| WHAT LIVES IN THAT STREAM? VIRGINIA'S STATEWIDE
STREAM SURVEY PROGRAM: PLANS, PROTOCOLS, AND PROGNOSTICATIONS John R. Copeland, Virginia Department of Game and Inland Fisheries, Draper
Aden Building, 2206 S. Main Street, Suite C, Blacksburg, Va 24060-6620.
Karle Woodward,
Virginia Department of Game and Inland Fisheries, HC 6, Box 46, Farmville, VA 23901
In 1997, the Virginia Department of Game
and Inland fisheries began a statewide headwater stream sampling program. While the
project allows us to exercise our curiosity for "what lies beneath the surface",
the primary goal is to develop and maintain a fisheries database and classification system
for our headwater streams and use it to direct restoration, management, and habitat
protection efforts.

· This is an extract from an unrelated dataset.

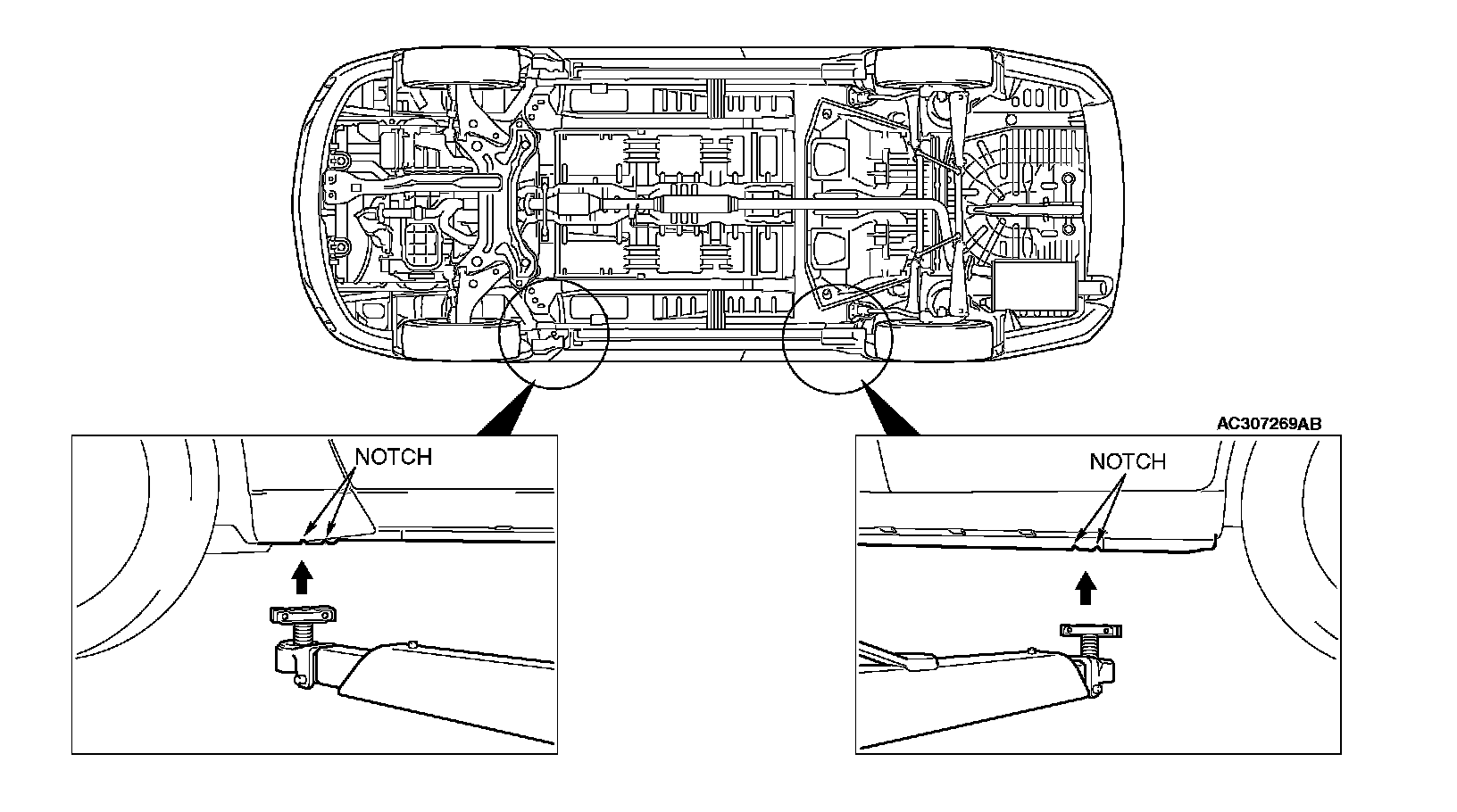 AC307269AB

NOTCH

NOTCH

Project objectives include: (1) identifying streams that do or could
support sustainable fisheries through restoration and/or management efforts; (2)

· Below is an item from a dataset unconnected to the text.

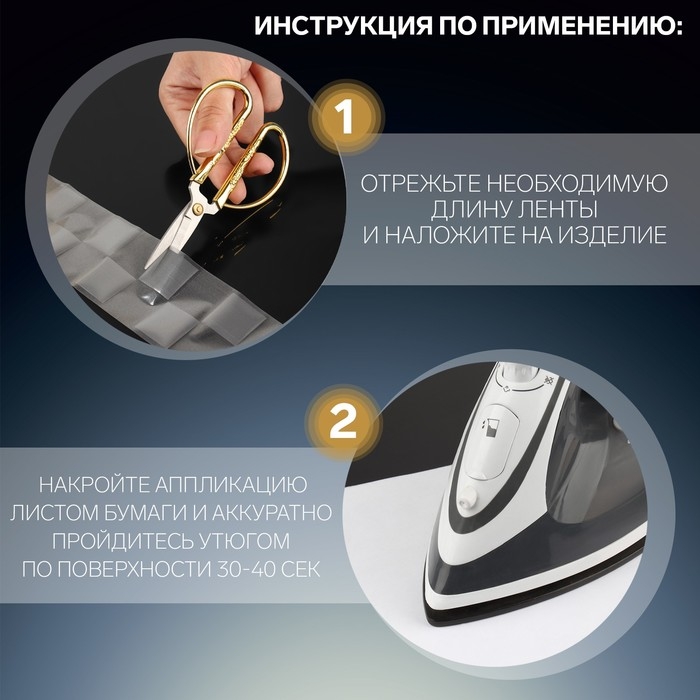 ИНСТРУКЦИЯ ПО ПРИМЕНЕНИЮ:

1

ОТРЕЖЬТЕ НЕОБХОДИМУЮ ДЛИНУ ЛЕНТЫ И НАЛОЖИТЕ НА ИЗДЕЛИЕ

2

НАКРОЙТЕ АППЛИКАЦИЮ ЛИСТОМ БУМАГИ И АККУРАТНО ПРОЙДИТЕСЬ УТЮГОМ ПО ПОВЕРХНОСТИ 30-40 СЕК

developing a long-term monitoring plan to evaluate changes in fish communities related to
large-scale anthropogenic impacts; and (3) determining the distribution of threatened and
endangered species in relation to drainage basin, habitat, and fish community attributes.

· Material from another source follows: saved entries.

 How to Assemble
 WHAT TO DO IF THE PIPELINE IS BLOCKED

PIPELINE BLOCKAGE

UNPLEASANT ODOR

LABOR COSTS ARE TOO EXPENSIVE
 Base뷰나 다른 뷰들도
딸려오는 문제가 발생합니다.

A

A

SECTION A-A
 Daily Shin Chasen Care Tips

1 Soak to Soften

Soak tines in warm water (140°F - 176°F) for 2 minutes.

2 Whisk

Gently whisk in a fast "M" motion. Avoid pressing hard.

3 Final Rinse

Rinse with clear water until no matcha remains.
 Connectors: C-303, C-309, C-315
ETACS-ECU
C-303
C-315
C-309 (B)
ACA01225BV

Project protocols are borrowed from existing fish and habitat sampling programs like those
of the U.S. Geological Survey and the Ohio Environmental Protection Agency. In 1977,
survey areas were delineated by using U.S. Department of Agriculture Natural Resource
Conservation Service watersheds. In 1998, we plan to survey larger geographic areas by
sampling within U.S. Geological Survey hydrologic units or biologically similar
"regions" resulting from overlaying drainage and physiography. Collaborative
work is being conducted with Dr. Paul Angermeier at Virginia Tech to develop models for
determining optimum sampling regimes within geographic areas and for predicting species
presence or absence in unsampled locations. The presence and absence models may provide a
basis for us to prognosticate on stream reaches where restoration, management, and habitat
protection efforts could be directed.